Steve Freeman takes a different view if  the crisis in the British Labour Party from the views taken  by the British Left. Steve relates the crisis in the Labour Party to the ongoing collapse of the post-1945  UK’s social monarchist welfare state. 

 

THE CRISIS IN THE LABOUR PARTY

              

I want to begin with a nursery rhyme which sums up the character of the present political stage we are living through.

Humpty Dumpty sat on a wall

Humpty Dumpty had a great fall

All the king’s horses and all the king’s men couldn’t put Humpty back together again

This is in original a civil war story about the royalist army having a very big cannon – called Humpty Dumpty – sitting on a wall before being knocked out by the parliamentary forces, such that all the kings horses etc. couldn’t fix it.

.I am going to discuss the Report of Labour Together – the 2019 Election Review’(RLT). We are discussing the situation before Covid 19 or Black Lives Matter. These are the immediate issues that are at the front of our minds today. Why go back over the ‘ancient’ history of a Labour defeat best forgotten? The answer is we can learn a considerable amount about the state of peoples’ views or political consciousness, as expressed through England’s two-party system, and revealed in their voting behaviour in December 2019. This ‘moment’ was a mass event with millions of participants and therefore worthy of critical analysis.

The Report is a subsection of the electorate based on the views of academics, Labour politicians and thousands of rank and file party members. They bring their own worldview with which to make up the report. The Labour Party is divided between its liberal and socialist wings. Without doubt the interests of both factions cast a shadow over the report and over who should get the blame. Therefore, it is important to approach the report as republican socialists who are dealing with the same (or similar) political realities from a different angle.

This review has three parts:-

 

Part 1  –  Historic Defeat

1. Scale of the defeat

2. Longer Term Drivers (trends)

3. The Issues in the Election Campaign

Part 2   – Labour’s 2019 election campaign

Part 3  –  The Way Ahead

 

I am going to concentrate on Part 1 the “Historic Defeat” and explore that idea.  I am interested at this point in the strategic framework in Part1 and not the skill and organisation of the actual election campaign in Part 2 or indeed the “The Way Ahead” Part 3, which should be called “The Dead End”.

Labour’s Historic Defeat

“This Election was no ordinary defeat for Labour” says Tony Blair, “It marks a moment in history. The choice for Labour is to renew itself as the serious, progressive, non Conservative competitor for power in British politics; or retreat from such an ambition, in which case over time it will be replaced”. (Tony Blair, Labour’s Historic Challenge speech for the Institute for Global Challenge, 18 December 2019).

#### EXCERPTED DATA

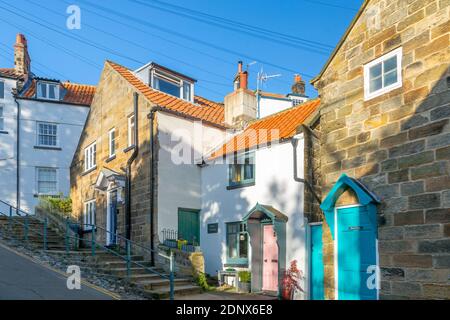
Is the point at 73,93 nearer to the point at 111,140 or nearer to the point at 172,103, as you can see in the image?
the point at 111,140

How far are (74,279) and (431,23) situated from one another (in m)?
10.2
==
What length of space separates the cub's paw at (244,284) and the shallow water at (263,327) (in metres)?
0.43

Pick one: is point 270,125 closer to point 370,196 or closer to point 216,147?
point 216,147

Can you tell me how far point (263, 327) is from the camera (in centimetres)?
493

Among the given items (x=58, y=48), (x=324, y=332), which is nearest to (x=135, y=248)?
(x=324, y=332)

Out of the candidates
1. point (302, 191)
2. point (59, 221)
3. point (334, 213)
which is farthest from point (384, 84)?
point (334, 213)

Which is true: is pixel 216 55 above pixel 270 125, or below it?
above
--
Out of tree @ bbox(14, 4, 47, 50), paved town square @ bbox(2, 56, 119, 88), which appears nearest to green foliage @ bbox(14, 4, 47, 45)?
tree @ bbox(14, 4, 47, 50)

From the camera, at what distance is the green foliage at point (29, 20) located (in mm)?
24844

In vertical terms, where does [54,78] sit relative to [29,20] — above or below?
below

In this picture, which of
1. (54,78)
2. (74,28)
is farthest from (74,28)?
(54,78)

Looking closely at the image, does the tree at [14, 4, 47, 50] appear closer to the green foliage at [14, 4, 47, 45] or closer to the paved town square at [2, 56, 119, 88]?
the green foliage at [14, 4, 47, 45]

#### COMPLETE THE FOLLOWING
a) Rewrite the part of the text on the Labour Party crisis starting with "Labour’s Historic Defeat" and going on through "18 December 2019).", changing "Tony Blair" to "Blair".
b) Answer these questions from the text on the Labour Party crisis:
(i) In the civil war story behind the nursery rhyme, what was the royalist army's very big cannon called?
(ii) In what month and year did the voting that the text discusses take place?
(iii) Who gave the "Labour's Historic Challenge" speech?

#### ANSWERS TO THE PROBLEMS
a)
Labour’s Historic Defeat

“This Election was no ordinary defeat for Labour” says Blair, “It marks a moment in history. The choice for Labour is to renew itself as the serious, progressive, non Conservative competitor for power in British politics; or retreat from such an ambition, in which case over time it will be replaced”. (Blair, Labour’s Historic Challenge speech for the Institute for Global Challenge, 18 December 2019).

b)
(i) Humpty Dumpty
(ii) December 2019
(iii) Tony Blair